**EXERCISE A**
In the text on Nora Aunor, during what span did Greta Garbo reign?
**EXERCISE B**
Decide whether each statement agrees with the text on Nora Aunor, answering yes or no and quoting the deciding words: (i) Kevin Brownlow is described as a respected authority on Hollywood film history. (ii) Nora Aunor danced as well as Cyd Charisse and Nida Blanca. (iii) Nora Aunor sang in both English and Tagalog.

The “superstar… has something behind the eyes that you couldn’t see until you photographed it in close up. You could see thought. If she had to look at one person with jealousy, and another with love, she didn’t have to change her expression. You could see it in her eyes as she looked from one to the other. And nobody else has been able to do that on screen.”
The quote is from Kevin Brownlow, a respected authority on Hollywood film history, writing about the legendary actress Greta Garbo, who reigned from the silent era to the ’40s.
He might as well be talking about Filipino superstar Nora Aunor.
There may be nothing extraordinary about the shape or color of Nora’s eyes, but one can readily see that they are her prized attributes as actress. For those eyes reveal her depth and intelligence in portraying a character. Without changing facial expression, she can convey joy and misery, triumph and frustration, concern and contempt, amore and anger—just by looking at the camera, her co-actors, or even into blank space.
If the face is mirror to the soul, Nora’s eyes could be the magnifying glass, revealing in detail what’s on her mind at the moment.
There is no overrating the power of these eyes, but long before critics took note of them, Nora already had people under the spell of her voice.
Here was a rarity: a hugely popular singer who looked plain, and a movie musical star who didn’t dance as well as Cyd Charisse and Nida Blanca, evolving into a great singer and a great actress. Singing actors are common in local showbiz, but Nora is peerless.
As singer, she stood with the best with a voice that was full and expressive, and conveyed in both English and Tagalog songs a range of emotions. In her prime as vocalist, she could hit high notes and low notes, and negotiate a song’s phrases and dynamics with ease and clarity.
Sadly, this is all in the past tense.

**ENTRIES SUPPLIED**
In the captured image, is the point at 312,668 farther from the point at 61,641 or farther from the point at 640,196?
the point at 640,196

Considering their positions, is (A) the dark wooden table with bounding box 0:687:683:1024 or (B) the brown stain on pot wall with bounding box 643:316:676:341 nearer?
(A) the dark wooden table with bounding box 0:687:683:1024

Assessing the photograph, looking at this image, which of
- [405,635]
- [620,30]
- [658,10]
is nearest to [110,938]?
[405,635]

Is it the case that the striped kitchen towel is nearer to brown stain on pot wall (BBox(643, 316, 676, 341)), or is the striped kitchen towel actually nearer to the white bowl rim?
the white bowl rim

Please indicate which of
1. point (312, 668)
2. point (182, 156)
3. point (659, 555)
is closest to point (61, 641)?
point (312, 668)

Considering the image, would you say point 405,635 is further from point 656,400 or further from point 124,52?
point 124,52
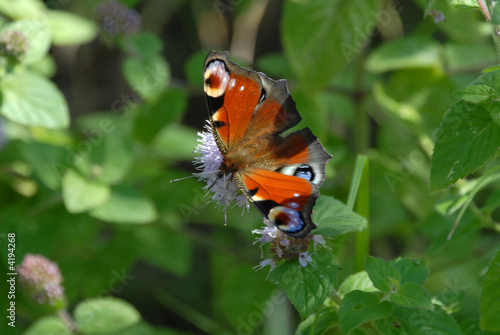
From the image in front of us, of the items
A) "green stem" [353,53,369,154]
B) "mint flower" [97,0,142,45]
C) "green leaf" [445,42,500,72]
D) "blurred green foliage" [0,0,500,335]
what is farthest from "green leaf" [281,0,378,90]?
"mint flower" [97,0,142,45]

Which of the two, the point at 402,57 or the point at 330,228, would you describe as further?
the point at 402,57

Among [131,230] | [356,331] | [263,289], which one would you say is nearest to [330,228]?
[356,331]

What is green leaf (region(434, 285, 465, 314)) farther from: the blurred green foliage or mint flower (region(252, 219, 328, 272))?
mint flower (region(252, 219, 328, 272))

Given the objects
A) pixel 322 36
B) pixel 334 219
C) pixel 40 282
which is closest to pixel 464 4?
pixel 334 219

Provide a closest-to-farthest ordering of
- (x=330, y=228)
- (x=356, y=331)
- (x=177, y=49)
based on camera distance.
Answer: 1. (x=330, y=228)
2. (x=356, y=331)
3. (x=177, y=49)

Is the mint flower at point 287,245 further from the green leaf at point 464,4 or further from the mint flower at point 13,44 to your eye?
the mint flower at point 13,44

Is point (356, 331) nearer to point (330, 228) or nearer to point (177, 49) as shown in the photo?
point (330, 228)

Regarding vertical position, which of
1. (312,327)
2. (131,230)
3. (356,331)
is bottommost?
(131,230)
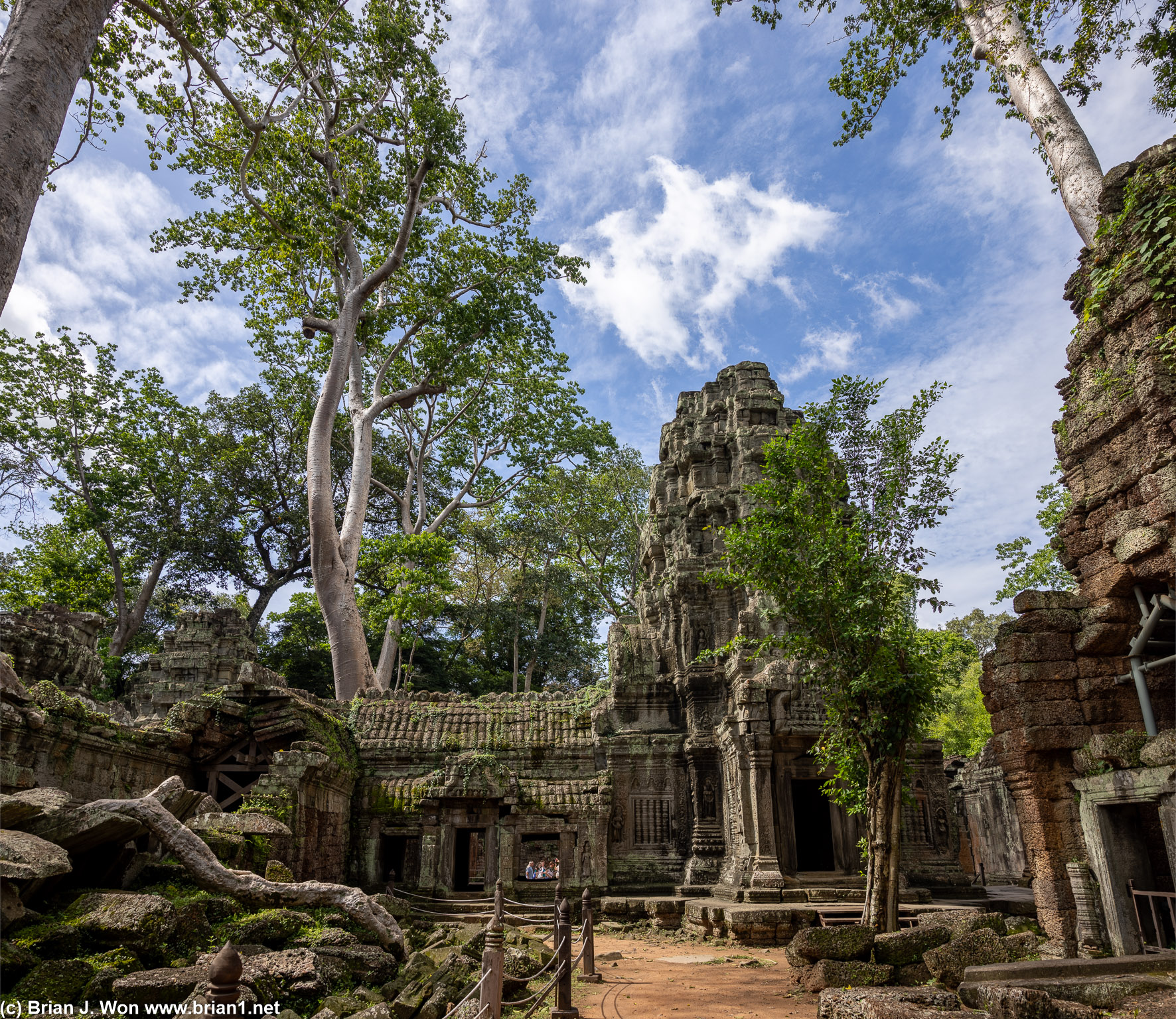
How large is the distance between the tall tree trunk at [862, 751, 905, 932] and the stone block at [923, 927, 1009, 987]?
5.61ft

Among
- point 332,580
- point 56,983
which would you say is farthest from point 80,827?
point 332,580

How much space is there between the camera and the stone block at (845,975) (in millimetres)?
7465

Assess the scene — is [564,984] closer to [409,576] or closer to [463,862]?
[463,862]

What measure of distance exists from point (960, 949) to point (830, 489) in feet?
19.0

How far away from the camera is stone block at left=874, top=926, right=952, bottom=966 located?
25.7 ft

**WRITTEN REPLY A**
From the silent era to the ’40s.

**WRITTEN REPLY B**
(i) Yes: "a respected authority on Hollywood film history"
(ii) No: "a movie musical star who didn’t dance as well as Cyd Charisse and Nida Blanca"
(iii) Yes: "conveyed in both English and Tagalog songs a range of emotions"